Exercise objective: The answer should consist solely of the lines from the first one below through the line containing "common name: plains zebra", copied exactly.

[Stored items]
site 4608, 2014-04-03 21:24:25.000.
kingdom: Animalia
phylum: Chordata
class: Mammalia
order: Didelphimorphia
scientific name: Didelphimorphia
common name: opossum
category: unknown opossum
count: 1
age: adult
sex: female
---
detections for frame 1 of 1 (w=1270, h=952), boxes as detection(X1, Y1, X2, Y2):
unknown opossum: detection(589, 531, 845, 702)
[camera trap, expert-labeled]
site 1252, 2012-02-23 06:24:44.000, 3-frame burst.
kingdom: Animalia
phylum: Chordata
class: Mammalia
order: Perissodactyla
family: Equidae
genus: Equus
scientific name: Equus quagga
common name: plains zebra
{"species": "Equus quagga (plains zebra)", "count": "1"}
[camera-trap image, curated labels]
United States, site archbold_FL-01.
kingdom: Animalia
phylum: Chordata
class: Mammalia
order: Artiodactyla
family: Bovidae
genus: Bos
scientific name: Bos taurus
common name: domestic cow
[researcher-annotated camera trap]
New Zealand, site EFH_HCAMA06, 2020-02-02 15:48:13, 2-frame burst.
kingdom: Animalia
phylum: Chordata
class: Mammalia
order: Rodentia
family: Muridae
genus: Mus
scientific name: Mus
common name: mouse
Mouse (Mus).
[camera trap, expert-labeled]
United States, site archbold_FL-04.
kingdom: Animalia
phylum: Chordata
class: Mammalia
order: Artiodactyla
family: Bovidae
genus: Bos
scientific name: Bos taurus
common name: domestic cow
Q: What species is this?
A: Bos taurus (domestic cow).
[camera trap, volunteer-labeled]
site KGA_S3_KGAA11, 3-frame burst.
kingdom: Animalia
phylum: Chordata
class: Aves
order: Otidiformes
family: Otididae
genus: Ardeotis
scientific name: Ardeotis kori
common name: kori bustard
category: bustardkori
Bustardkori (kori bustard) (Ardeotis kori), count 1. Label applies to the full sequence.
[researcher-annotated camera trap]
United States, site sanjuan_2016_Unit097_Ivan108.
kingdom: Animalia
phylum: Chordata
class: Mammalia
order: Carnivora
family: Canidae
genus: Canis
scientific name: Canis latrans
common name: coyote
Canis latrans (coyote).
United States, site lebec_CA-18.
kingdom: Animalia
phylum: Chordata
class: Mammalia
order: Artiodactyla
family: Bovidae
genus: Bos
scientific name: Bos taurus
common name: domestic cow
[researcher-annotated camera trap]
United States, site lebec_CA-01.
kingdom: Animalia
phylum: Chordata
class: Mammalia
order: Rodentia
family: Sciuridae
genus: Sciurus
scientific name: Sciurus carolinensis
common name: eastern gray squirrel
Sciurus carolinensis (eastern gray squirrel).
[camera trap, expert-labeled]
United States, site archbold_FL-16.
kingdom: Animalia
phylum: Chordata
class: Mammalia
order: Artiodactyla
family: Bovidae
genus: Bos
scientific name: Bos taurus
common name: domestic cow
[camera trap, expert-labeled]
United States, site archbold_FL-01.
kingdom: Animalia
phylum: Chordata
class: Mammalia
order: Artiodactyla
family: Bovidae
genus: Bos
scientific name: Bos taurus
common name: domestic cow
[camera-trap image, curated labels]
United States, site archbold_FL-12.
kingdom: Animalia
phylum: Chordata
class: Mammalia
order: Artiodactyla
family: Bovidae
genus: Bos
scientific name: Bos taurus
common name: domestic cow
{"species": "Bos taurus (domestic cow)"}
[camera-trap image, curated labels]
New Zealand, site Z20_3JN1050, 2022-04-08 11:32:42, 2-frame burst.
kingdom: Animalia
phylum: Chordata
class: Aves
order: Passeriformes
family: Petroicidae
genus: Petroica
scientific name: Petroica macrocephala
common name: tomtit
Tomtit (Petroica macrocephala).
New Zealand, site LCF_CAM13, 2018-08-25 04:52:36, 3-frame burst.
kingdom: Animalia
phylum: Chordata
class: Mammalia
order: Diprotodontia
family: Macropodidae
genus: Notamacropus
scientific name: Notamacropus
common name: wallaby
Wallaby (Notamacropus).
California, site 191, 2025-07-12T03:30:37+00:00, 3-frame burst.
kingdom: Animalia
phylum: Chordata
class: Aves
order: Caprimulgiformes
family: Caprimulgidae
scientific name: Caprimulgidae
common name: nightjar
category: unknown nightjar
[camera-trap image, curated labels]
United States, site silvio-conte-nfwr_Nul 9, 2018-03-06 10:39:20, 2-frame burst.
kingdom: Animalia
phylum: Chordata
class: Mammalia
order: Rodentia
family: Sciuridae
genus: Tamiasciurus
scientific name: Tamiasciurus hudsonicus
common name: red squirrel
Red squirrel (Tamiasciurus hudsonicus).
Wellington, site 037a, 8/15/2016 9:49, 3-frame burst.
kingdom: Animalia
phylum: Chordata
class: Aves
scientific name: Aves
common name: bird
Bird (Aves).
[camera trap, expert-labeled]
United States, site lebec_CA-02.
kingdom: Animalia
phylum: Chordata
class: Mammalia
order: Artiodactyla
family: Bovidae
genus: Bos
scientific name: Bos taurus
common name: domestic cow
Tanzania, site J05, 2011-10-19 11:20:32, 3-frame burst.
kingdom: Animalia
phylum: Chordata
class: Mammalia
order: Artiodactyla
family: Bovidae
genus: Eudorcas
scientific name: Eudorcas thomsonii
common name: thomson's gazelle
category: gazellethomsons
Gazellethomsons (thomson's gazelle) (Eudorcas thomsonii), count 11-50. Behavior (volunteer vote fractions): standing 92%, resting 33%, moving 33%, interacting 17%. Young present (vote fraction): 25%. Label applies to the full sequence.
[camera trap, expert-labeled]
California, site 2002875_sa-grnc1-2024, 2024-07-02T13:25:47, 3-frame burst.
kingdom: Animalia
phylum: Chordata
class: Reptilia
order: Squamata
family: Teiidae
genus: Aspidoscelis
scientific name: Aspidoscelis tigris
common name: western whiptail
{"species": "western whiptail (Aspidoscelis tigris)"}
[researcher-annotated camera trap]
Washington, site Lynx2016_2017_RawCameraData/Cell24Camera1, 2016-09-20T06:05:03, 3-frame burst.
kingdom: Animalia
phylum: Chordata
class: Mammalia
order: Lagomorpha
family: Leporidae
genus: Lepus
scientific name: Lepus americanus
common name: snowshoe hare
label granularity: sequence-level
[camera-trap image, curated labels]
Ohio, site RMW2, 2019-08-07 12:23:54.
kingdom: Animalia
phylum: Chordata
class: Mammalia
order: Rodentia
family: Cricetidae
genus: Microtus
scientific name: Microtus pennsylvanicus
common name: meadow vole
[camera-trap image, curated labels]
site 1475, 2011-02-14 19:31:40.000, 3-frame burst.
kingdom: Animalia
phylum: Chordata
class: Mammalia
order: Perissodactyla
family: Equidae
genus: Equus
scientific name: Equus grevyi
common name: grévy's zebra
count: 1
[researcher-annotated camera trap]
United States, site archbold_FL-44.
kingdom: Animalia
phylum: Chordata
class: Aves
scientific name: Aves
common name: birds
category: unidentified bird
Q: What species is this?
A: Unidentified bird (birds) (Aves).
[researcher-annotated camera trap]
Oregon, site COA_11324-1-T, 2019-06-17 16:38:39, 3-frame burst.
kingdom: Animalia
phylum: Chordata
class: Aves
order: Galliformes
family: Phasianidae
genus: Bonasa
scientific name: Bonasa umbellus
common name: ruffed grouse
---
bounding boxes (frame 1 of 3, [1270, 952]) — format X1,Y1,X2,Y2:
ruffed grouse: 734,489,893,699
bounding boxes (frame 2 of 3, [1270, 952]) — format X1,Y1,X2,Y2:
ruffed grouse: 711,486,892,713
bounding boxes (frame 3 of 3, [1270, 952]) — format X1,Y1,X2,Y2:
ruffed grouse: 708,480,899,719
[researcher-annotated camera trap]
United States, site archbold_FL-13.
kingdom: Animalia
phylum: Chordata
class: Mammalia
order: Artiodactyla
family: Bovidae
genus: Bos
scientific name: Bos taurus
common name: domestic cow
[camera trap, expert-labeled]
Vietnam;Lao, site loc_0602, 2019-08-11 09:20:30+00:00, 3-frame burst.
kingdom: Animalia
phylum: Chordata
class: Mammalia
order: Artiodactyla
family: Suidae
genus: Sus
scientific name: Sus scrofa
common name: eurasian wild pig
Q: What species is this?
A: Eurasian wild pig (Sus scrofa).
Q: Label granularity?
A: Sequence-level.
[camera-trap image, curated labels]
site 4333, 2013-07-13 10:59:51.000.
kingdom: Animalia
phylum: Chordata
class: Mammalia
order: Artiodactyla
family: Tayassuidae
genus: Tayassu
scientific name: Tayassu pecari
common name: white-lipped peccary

Exercise output:
site 4608, 2014-04-03 21:24:25.000.
kingdom: Animalia
phylum: Chordata
class: Mammalia
order: Didelphimorphia
scientific name: Didelphimorphia
common name: opossum
category: unknown opossum
count: 1
age: adult
sex: female
---
detections for frame 1 of 1 (w=1270, h=952), boxes as detection(X1, Y1, X2, Y2):
unknown opossum: detection(589, 531, 845, 702)
[camera trap, expert-labeled]
site 1252, 2012-02-23 06:24:44.000, 3-frame burst.
kingdom: Animalia
phylum: Chordata
class: Mammalia
order: Perissodactyla
family: Equidae
genus: Equus
scientific name: Equus quagga
common name: plains zebra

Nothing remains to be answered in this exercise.